--- Task to complete ---
Repeat the data below exactly, dropping any pictures it holds.

--- Records supplied ---
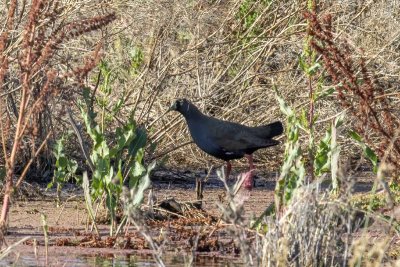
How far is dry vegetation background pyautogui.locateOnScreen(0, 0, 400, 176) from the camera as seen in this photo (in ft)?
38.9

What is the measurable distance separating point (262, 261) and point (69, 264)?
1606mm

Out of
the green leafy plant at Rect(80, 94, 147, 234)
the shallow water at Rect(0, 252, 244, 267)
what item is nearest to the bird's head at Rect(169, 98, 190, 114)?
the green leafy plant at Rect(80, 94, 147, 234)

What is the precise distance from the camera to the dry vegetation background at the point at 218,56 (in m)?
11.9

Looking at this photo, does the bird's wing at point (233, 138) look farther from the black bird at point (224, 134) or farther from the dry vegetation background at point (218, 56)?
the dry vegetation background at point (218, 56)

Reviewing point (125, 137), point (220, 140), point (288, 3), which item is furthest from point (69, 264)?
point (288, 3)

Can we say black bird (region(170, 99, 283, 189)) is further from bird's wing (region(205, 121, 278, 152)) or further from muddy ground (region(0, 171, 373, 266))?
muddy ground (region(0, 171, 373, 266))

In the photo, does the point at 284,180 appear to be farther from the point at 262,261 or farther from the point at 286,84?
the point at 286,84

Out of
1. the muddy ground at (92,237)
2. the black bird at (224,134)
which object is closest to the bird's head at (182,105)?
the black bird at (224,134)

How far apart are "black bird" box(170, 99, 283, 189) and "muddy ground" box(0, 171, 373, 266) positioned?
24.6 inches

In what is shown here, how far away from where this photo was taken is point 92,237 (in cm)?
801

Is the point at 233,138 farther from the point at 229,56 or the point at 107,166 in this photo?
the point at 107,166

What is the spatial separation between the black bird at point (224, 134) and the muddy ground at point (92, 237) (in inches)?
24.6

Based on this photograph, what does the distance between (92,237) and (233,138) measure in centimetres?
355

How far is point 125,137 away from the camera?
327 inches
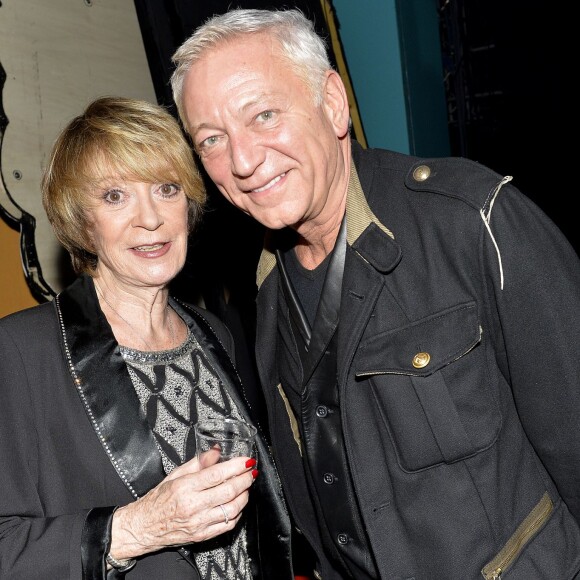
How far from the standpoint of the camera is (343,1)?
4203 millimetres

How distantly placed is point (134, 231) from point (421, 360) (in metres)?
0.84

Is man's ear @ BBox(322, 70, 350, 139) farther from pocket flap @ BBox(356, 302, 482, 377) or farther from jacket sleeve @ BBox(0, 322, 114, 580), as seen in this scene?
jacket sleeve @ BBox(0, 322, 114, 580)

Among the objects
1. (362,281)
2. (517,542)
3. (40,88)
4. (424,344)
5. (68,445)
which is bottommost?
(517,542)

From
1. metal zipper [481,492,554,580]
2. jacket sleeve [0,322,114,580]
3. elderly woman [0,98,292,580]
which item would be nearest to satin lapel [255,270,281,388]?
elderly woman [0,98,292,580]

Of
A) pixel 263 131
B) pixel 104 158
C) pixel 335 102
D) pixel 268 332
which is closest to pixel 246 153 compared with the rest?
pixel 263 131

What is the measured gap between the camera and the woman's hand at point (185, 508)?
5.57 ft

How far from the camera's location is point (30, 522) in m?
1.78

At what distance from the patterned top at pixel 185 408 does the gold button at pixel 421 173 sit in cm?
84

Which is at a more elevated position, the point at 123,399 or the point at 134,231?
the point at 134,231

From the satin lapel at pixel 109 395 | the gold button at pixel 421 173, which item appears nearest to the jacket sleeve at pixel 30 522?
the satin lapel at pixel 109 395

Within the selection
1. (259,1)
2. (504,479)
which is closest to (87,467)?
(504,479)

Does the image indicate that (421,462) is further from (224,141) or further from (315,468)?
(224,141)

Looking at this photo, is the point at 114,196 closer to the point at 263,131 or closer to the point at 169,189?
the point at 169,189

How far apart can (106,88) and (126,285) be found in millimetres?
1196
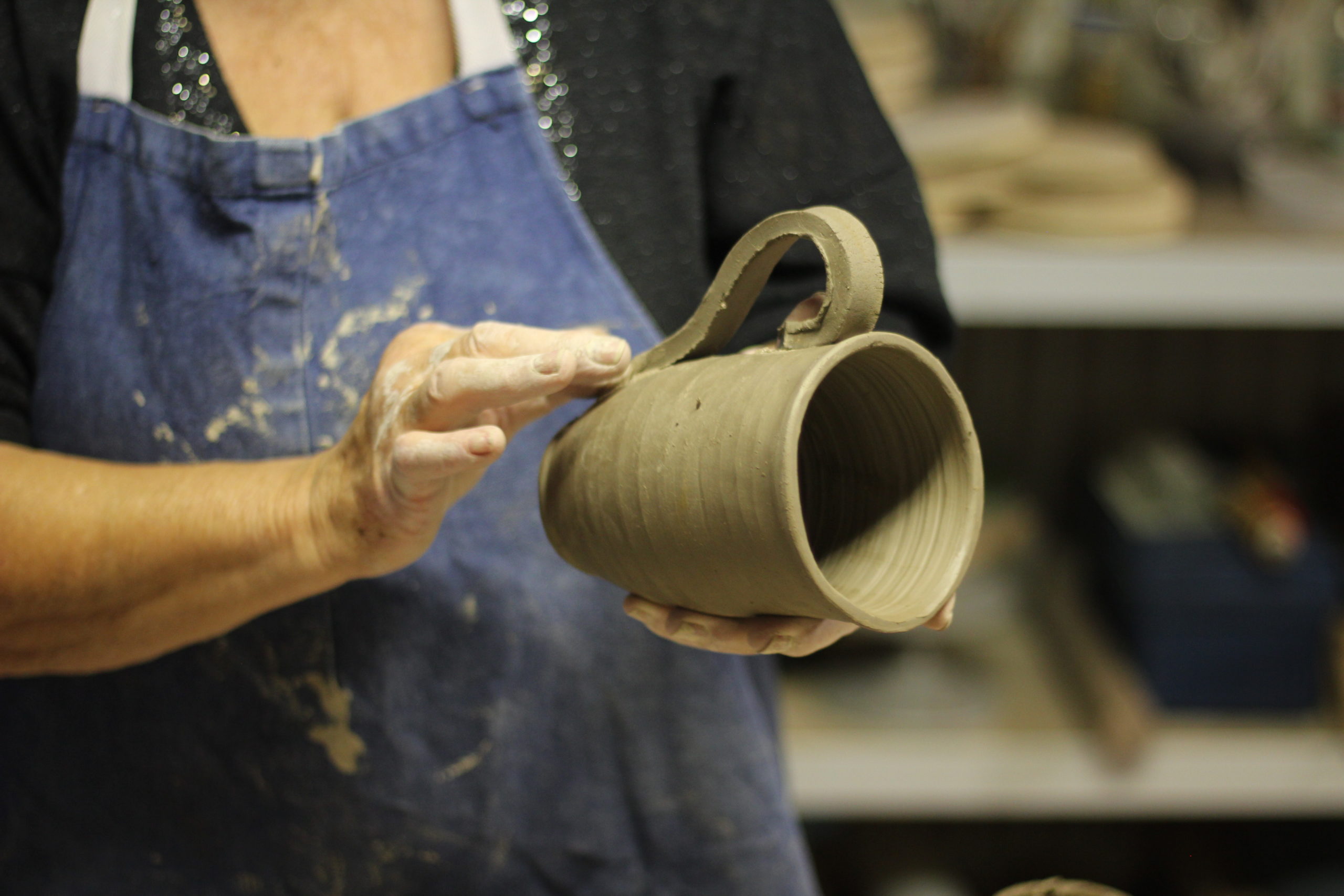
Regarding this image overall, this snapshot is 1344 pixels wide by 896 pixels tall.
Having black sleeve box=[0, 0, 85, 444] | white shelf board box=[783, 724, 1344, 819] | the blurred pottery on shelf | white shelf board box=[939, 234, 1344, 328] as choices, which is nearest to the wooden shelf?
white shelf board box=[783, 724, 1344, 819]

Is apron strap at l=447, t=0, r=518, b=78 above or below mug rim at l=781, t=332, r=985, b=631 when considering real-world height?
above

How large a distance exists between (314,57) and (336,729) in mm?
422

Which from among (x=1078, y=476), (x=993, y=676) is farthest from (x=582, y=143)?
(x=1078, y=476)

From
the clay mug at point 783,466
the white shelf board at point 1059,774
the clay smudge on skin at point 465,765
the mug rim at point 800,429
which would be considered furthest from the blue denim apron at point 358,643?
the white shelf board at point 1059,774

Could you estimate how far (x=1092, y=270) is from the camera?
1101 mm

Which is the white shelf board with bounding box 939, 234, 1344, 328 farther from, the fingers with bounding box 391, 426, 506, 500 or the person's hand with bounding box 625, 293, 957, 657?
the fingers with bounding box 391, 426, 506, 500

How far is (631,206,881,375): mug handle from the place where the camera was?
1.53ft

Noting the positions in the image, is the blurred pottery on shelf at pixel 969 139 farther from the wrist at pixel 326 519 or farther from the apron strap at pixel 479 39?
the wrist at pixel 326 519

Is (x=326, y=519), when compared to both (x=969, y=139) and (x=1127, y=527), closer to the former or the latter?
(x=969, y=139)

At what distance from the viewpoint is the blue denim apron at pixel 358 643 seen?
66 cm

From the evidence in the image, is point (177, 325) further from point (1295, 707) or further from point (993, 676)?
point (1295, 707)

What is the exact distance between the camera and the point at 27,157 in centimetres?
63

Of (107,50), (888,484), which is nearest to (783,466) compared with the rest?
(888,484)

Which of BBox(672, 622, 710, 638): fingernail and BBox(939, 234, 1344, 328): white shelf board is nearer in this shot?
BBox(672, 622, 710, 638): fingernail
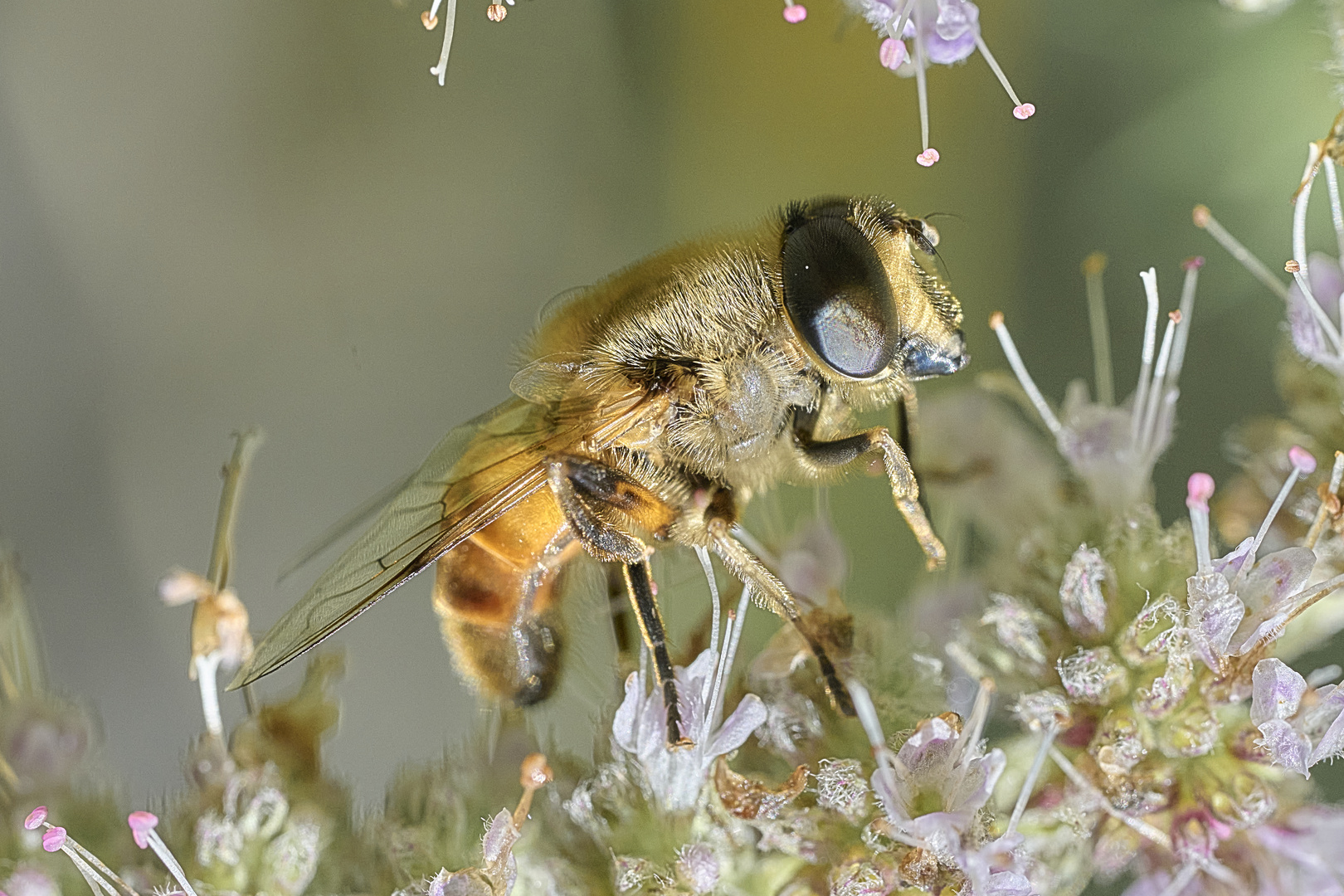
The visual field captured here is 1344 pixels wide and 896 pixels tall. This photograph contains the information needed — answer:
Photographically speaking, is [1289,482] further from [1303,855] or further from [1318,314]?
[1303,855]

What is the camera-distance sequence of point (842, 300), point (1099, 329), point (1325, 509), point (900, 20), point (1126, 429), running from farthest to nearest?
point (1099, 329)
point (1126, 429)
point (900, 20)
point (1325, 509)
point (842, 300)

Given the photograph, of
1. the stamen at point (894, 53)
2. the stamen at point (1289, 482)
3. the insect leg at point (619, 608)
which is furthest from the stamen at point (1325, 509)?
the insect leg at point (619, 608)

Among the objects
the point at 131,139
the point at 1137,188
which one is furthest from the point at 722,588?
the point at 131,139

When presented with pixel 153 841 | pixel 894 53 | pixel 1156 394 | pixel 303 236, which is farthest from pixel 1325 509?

--- Solved problem ---
How far is dry vegetation background pyautogui.locateOnScreen(0, 0, 400, 176) from the camera as seen in this photo (in ft)?
38.9

What is the measurable distance separating point (262, 261) and point (69, 264)?
1606mm

Out of
the green leafy plant at Rect(80, 94, 147, 234)
the shallow water at Rect(0, 252, 244, 267)
what item is nearest to the bird's head at Rect(169, 98, 190, 114)?
the green leafy plant at Rect(80, 94, 147, 234)

What is the precise distance from the camera to the dry vegetation background at the point at 218,56 (in m)?
11.9

Looking at this photo, does the bird's wing at point (233, 138) look farther from the black bird at point (224, 134) or farther from the dry vegetation background at point (218, 56)?
the dry vegetation background at point (218, 56)

Reviewing point (125, 137), point (220, 140), point (288, 3), which item is furthest from point (69, 264)?
point (288, 3)

Can we say black bird (region(170, 99, 283, 189)) is further from bird's wing (region(205, 121, 278, 152)) or further from muddy ground (region(0, 171, 373, 266))?
muddy ground (region(0, 171, 373, 266))

In the photo, does the point at 284,180 appear to be farther from the point at 262,261 or farther from the point at 286,84?
the point at 286,84

Out of
1. the muddy ground at (92,237)
2. the black bird at (224,134)
which object is closest to the bird's head at (182,105)?
the black bird at (224,134)

How far apart are "black bird" box(170, 99, 283, 189) and "muddy ground" box(0, 171, 373, 266) positioned?
24.6 inches

In what is shown here, how far away from where this photo was taken is point 92,237 (in cm)?
801

Is the point at 233,138 farther from the point at 229,56 or the point at 107,166 in this photo?
the point at 107,166

What is the spatial separation between the black bird at point (224, 134) and the muddy ground at point (92, 237) (in inches)?
24.6

Based on this photograph, what does the distance between (92,237) and (233,138) measure in centimetres?
355

How far is point 125,137 away from the camera?
327 inches
How far from the standpoint of the camera is (343,1)?
4203 millimetres

How distantly placed is point (134, 231) from point (421, 360) (in metres)?
0.84

Is man's ear @ BBox(322, 70, 350, 139) farther from pocket flap @ BBox(356, 302, 482, 377) or farther from jacket sleeve @ BBox(0, 322, 114, 580), as seen in this scene?
jacket sleeve @ BBox(0, 322, 114, 580)

Among the objects
1. (362,281)
2. (517,542)
3. (40,88)
4. (424,344)
5. (68,445)
which is bottommost?
(517,542)

From
1. metal zipper [481,492,554,580]
2. jacket sleeve [0,322,114,580]
3. elderly woman [0,98,292,580]
which item would be nearest to satin lapel [255,270,281,388]?
elderly woman [0,98,292,580]

Of
A) pixel 263 131
B) pixel 104 158
C) pixel 335 102
D) pixel 268 332
which is closest to pixel 246 153 compared with the rest?
pixel 263 131

What is the measured gap between the camera and the woman's hand at point (185, 508)?
5.57 ft

How far from the camera's location is point (30, 522) in m?
1.78

At what distance from the patterned top at pixel 185 408 does the gold button at pixel 421 173 sit in cm?
84

Which is at a more elevated position, the point at 123,399 or the point at 134,231?
the point at 134,231

From the satin lapel at pixel 109 395 | the gold button at pixel 421 173, which item appears nearest to the jacket sleeve at pixel 30 522?
the satin lapel at pixel 109 395

Within the selection
1. (259,1)
2. (504,479)
which is closest to (87,467)?
(504,479)

Does the image indicate that (421,462) is further from (224,141) or further from (315,468)?
(224,141)

Looking at this photo, is the point at 114,196 closer to the point at 263,131 or closer to the point at 169,189?
the point at 169,189

How far apart can (106,88) and (126,285) be found in millimetres?
1196
Regarding this image overall, this snapshot is 1344 pixels wide by 896 pixels tall.
Having black sleeve box=[0, 0, 85, 444] | white shelf board box=[783, 724, 1344, 819] | the blurred pottery on shelf | white shelf board box=[939, 234, 1344, 328] as choices, which is nearest to the wooden shelf?
white shelf board box=[783, 724, 1344, 819]

Is apron strap at l=447, t=0, r=518, b=78 above or below mug rim at l=781, t=332, r=985, b=631 when considering real-world height?
above

How large a distance exists between (314,57) and (336,729) in mm?
422

Which from among (x=1078, y=476), (x=993, y=676) is farthest from (x=582, y=143)?
(x=1078, y=476)

From
the clay mug at point 783,466
the white shelf board at point 1059,774
the clay smudge on skin at point 465,765
the mug rim at point 800,429
which would be considered furthest from the blue denim apron at point 358,643?
the white shelf board at point 1059,774

Could you estimate how far (x=1092, y=270) is from the camera?
1101 mm

Which is the white shelf board with bounding box 939, 234, 1344, 328 farther from, the fingers with bounding box 391, 426, 506, 500 or the person's hand with bounding box 625, 293, 957, 657?
the fingers with bounding box 391, 426, 506, 500

How far is (631,206,881,375): mug handle from the place where the camera was?
1.53ft

Noting the positions in the image, is the blurred pottery on shelf at pixel 969 139 farther from the wrist at pixel 326 519 or farther from the apron strap at pixel 479 39?
the wrist at pixel 326 519

Is (x=326, y=519), when compared to both (x=969, y=139) and (x=1127, y=527), closer to the former or the latter?
(x=969, y=139)

At what distance from the viewpoint is the blue denim apron at pixel 358 643 seen?
66 cm

From the evidence in the image, is point (177, 325) further from point (1295, 707) or further from point (993, 676)?
point (1295, 707)

What is the exact distance between the camera and the point at 27,157 in centimetres?
63

Of (107,50), (888,484), which is nearest to (783,466) compared with the rest?
(888,484)

Which of BBox(672, 622, 710, 638): fingernail and BBox(939, 234, 1344, 328): white shelf board is nearer in this shot?
BBox(672, 622, 710, 638): fingernail
The visual field captured here is 1344 pixels wide and 896 pixels tall. This photograph contains the information needed — answer:
Photographically speaking, is [1289,482] further from [1303,855] or further from [1318,314]?
[1303,855]

What is the camera-distance sequence of point (842, 300), point (1099, 329), point (1325, 509), point (900, 20), point (1126, 429), running from farthest to nearest?
point (1099, 329)
point (1126, 429)
point (900, 20)
point (1325, 509)
point (842, 300)

Given the photograph, of
1. the stamen at point (894, 53)
2. the stamen at point (1289, 482)
3. the insect leg at point (619, 608)
which is furthest from the stamen at point (1325, 509)?
the insect leg at point (619, 608)

Among the objects
the point at 131,139
the point at 1137,188
which one is furthest from the point at 722,588?
the point at 131,139

When presented with pixel 153 841 | pixel 894 53 | pixel 1156 394 | pixel 303 236, which is farthest from pixel 1325 509?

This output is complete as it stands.